• **ENTRIES SUPPLIED**:
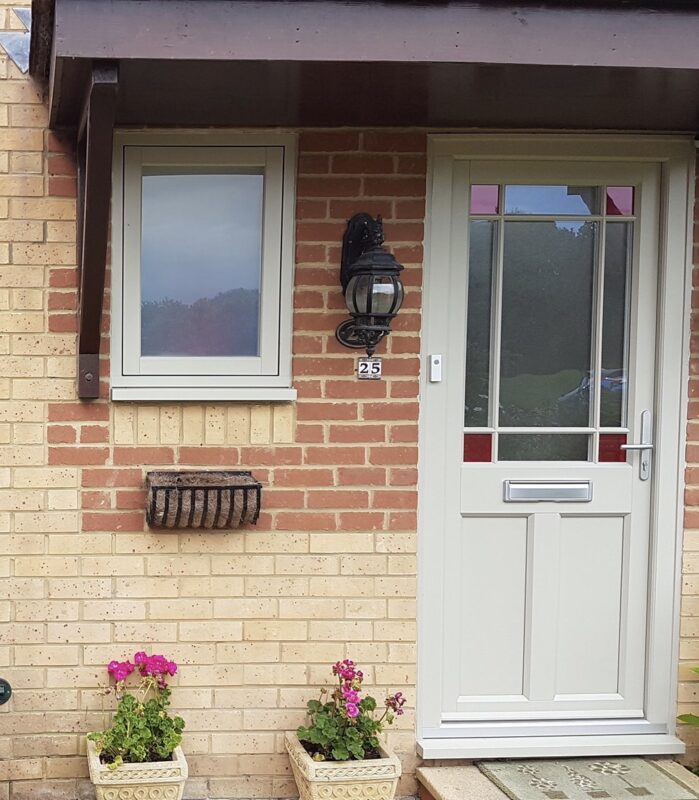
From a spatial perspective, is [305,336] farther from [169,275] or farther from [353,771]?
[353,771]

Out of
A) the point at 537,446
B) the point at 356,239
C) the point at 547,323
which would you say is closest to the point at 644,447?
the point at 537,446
--
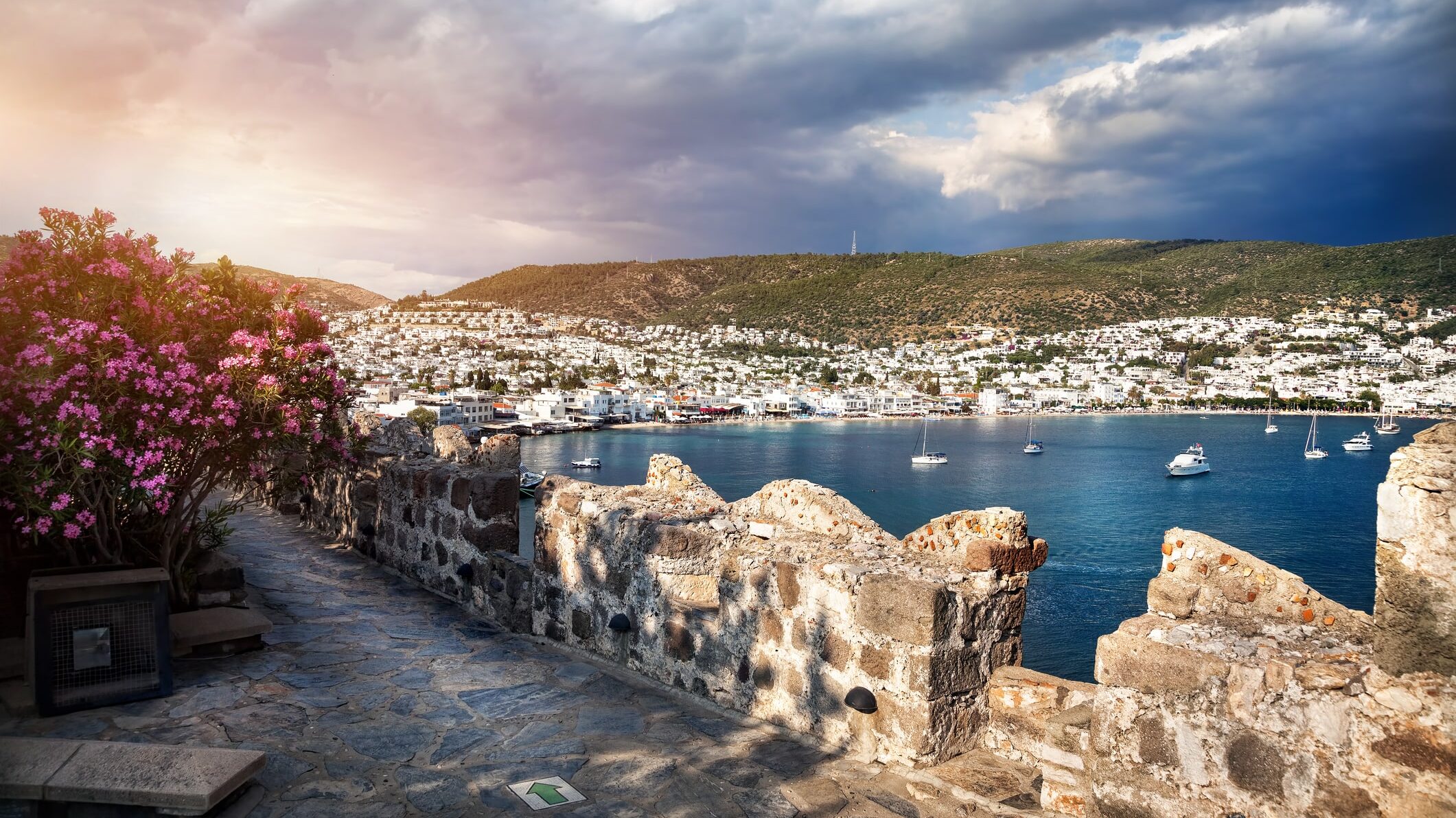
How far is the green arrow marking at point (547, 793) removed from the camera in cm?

• **YOUR INSTRUCTIONS**: Count the lines of the material above that contain the string "from", treating case as significant, and reply with the number alone.

• **ANSWER TO THIS EXERCISE**: 2